In July last year, Putin ordered the nationalization of the assets of two major Western brands, yogurt maker Danone and brewer Carlsberg, while Heineken sold its operations to a local firm for one euro.
As with price controls, the government proceeded carefully in each instance. Initially, the law authorizing nationalizations was passed to prevent firms from closing down their businesses after the 2022 invasion. If a Western firm wanted to exit the Russian market, it could sell its assets and operations, albeit at a huge loss relative to pre-war market prices and subject to an exorbitant additional tax.
However, prior to the nationalization law, nothing prohibited a private firm from shutting down its Russian business instead of selling it. Yet even after the law’s passage, the nationalization of Danone and Carlsberg’s businesses in Russia came as a surprise, given that neither company was shutting down its operation; instead, they were busy negotiating a sale. Presumably, the targeted expropriations were a signal to other firms that might consider exiting. With their potential sale price further depressed, they have a greater incentive to stay.

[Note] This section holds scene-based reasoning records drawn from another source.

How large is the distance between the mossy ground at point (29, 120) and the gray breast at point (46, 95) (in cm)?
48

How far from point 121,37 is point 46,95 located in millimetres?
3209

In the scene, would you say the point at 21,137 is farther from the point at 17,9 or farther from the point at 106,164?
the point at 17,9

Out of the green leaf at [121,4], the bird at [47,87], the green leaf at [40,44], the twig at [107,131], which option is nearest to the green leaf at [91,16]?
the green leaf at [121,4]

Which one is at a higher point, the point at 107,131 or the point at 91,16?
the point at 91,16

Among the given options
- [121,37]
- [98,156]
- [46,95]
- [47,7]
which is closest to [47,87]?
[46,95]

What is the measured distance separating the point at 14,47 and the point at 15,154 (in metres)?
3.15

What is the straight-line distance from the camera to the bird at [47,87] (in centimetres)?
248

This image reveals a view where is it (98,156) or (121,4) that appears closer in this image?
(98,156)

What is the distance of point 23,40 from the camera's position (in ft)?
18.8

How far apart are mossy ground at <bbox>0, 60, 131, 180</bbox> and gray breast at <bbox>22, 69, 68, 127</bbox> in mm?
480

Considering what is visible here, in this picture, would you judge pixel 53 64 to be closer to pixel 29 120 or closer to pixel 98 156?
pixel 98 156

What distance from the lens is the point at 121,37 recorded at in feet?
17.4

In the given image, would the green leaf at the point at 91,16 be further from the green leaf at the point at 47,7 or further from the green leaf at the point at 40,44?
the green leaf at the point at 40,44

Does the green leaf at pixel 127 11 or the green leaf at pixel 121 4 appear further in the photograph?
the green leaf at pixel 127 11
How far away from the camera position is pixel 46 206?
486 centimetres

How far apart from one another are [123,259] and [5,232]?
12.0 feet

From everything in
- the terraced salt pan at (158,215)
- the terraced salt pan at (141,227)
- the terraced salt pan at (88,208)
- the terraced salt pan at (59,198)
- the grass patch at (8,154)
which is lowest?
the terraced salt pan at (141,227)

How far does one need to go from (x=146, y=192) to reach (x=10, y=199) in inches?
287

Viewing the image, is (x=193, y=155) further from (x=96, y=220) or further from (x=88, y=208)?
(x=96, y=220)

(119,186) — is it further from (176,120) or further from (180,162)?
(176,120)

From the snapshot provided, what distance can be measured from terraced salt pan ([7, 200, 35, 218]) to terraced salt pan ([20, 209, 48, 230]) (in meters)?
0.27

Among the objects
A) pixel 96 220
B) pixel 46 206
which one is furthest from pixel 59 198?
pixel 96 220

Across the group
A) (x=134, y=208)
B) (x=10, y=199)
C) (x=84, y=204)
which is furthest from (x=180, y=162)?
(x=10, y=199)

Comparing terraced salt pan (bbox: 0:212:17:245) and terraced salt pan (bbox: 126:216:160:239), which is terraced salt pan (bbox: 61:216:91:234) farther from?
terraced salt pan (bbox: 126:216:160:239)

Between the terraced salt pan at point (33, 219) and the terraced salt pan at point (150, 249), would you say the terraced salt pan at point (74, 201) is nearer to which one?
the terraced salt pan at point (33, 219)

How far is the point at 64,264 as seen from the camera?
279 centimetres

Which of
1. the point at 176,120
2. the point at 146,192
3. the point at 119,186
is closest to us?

The government’s ability to expropriate businesses at will solves a major wartime problem by blocking valuable firms’ exit. Yet it comes at the cost of a core economic institution, and as economists Daron Acemoglu and James A. Robinson said, such institutional erosion is ultimately the key to understanding why nations fail.
Investing massively in military production and simultaneously dismantling market institutions might strengthen Putin’s hand in the short term, but it sets a time bomb under longer-term economic development.
No country in the modern era has achieved sustained economic growth without becoming increasingly open to international trade. Whenever the war in Ukraine ends and Russia returns to international trade (beyond raw materials), all the nationalizations of recent years would come back to haunt it. Putin’s war not only imposes on today’s Russians a worse life than they otherwise would have had, but also condemns future generations.
Konstantin Sonin is a professor at the University of Chicago Harris School of Public Policy.